NOW, THEREFORE, in consideration of the mutual premises and covenants contained herein, and for other good and valuable consideration, the receipt and sufficiency of which is hereby acknowledged, the parties hereto agree as follows:
SECTION 1. Right to Indemnification. The Company shall to the fullest extent permitted by applicable law as then in effect indemnify and hold harmless the Indemnitee in the event that the Indemnitee was or is a party to, or is involved or becomes involved in any manner (including, without limitation, as a party, intervenor or a witness) or is threatened to be made so involved in, any threatened, pending or completed investigation, claim, action, suit or proceeding, whether civil, criminal, administrative or investigative (including, without limitation, any action, suit or proceeding by or in the right of the Company to procure a judgment in its favor) (a “Proceeding”) by reason of the fact that the Indemnitee, or a person of whom the Indemnitee is the legal representative, is or was a director and/or officer of the Company, or is or was serving at the request of the Company as a director, officer, partner (limited or general) or agent of another corporation, partnership, joint venture, limited liability company, trust or other enterprise (including, without limitation, service with respect to an employee benefit plan) against all expenses, liabilities and losses (including attorneys’ fees, judgments, fines, taxes, penalties and amounts paid or to be paid in settlement) incurred by the Indemnitee in connection with such Proceeding. Such indemnification shall be a contract right and shall include the right to receive payment in advance of any expenses incurred by the Indemnitee in connection with such Proceeding, consistent with the provisions of applicable law as then in effect.
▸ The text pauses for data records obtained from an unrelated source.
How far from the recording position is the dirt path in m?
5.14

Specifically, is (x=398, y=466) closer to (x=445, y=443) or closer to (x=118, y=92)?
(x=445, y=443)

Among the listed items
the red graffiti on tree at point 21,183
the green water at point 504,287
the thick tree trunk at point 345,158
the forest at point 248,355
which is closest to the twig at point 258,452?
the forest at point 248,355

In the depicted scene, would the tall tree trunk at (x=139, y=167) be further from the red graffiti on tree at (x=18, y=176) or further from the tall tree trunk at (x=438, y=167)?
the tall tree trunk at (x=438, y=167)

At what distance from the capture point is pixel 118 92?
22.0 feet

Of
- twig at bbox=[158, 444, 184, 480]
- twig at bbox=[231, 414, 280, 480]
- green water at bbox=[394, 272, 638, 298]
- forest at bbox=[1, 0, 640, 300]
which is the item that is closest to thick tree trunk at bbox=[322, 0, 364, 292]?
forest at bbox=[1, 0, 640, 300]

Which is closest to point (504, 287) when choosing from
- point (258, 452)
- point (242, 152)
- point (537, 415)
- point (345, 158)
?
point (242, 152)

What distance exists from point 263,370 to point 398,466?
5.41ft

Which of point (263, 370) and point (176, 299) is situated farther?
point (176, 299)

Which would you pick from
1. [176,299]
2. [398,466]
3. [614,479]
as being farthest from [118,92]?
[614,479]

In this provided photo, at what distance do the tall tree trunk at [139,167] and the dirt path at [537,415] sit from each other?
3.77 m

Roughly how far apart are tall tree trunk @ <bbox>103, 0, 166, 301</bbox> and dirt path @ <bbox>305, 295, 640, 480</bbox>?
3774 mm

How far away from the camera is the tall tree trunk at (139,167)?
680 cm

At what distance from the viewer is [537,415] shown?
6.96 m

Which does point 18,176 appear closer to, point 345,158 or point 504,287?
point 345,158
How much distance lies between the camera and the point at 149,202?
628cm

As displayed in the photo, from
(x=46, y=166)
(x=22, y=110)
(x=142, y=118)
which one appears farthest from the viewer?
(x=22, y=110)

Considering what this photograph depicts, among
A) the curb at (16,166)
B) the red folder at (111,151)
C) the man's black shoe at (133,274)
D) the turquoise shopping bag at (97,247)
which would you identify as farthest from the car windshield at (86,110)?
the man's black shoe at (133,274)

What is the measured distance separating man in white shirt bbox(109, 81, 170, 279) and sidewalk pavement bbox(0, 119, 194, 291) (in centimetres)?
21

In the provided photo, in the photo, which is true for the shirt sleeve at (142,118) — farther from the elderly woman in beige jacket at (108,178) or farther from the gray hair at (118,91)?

SECTION 2. Indemnification Not Exclusive Right. The right of indemnification provided in this Agreement shall not be exclusive of and shall be in addition to, and not in lieu of, any other rights to which the Indemnitee may otherwise be entitled under applicable law, the By Laws or otherwise, and nothing in this Agreement shall diminish or otherwise restrict the Indemnitee’s right to indemnification under applicable law, the By Laws or otherwise. The provisions of this Agreement shall inure to the benefit of the heirs, executors, administrators and other legal representatives of the Indemnitee and shall be applicable to Proceedings commenced or continuing after the adoption of this Agreement, whether arising from acts or omissions occurring before or after its execution and delivery.
SECTION 3. Advancement of Expenses; Procedures; Presumptions and Effect of Certain Proceedings; Remedies. In furtherance, but not in limitation, of the foregoing provisions, the following procedures, presumptions and remedies shall apply with respect to the advancement of expenses and the right to indemnification under this Agreement:
3.1. Advancement of Expenses. All reasonable expenses incurred by or on behalf of the Indemnitee in the defense of, or other involvement in, or otherwise in connection with, any Proceeding shall be advanced to the Indemnitee by the Company within twenty (20) days after the receipt by the Company of a statement or statements from the Indemnitee requesting such advance or advances from time to time, whether prior to or after final disposition of such Proceeding, and the documentation required by Section 14-2-853(a) of the Georgia Business Corporation Code.
3.2. Procedure for Determination of Entitlement to Indemnification.
3.2.1. To obtain indemnification under this Agreement, the Indemnitee shall submit to the Secretary of the Company a written request, including such documentation and information as is reasonably available to the Indemnitee and reasonably necessary to determine whether and to what extent the Indemnitee is entitled to indemnification (the “Supporting Documentation”). The determination of the Indemnitee’s entitlement to indemnification shall be made not later than sixty (60) days after receipt by the Company of the written request for indemnification, together with the Supporting Documentation. The Secretary of the Company shall, promptly upon receipt of such a request for indemnification, advise the Board of Directors of the Company (the “Board of Directors”) in writing that the Indemnitee has requested indemnification.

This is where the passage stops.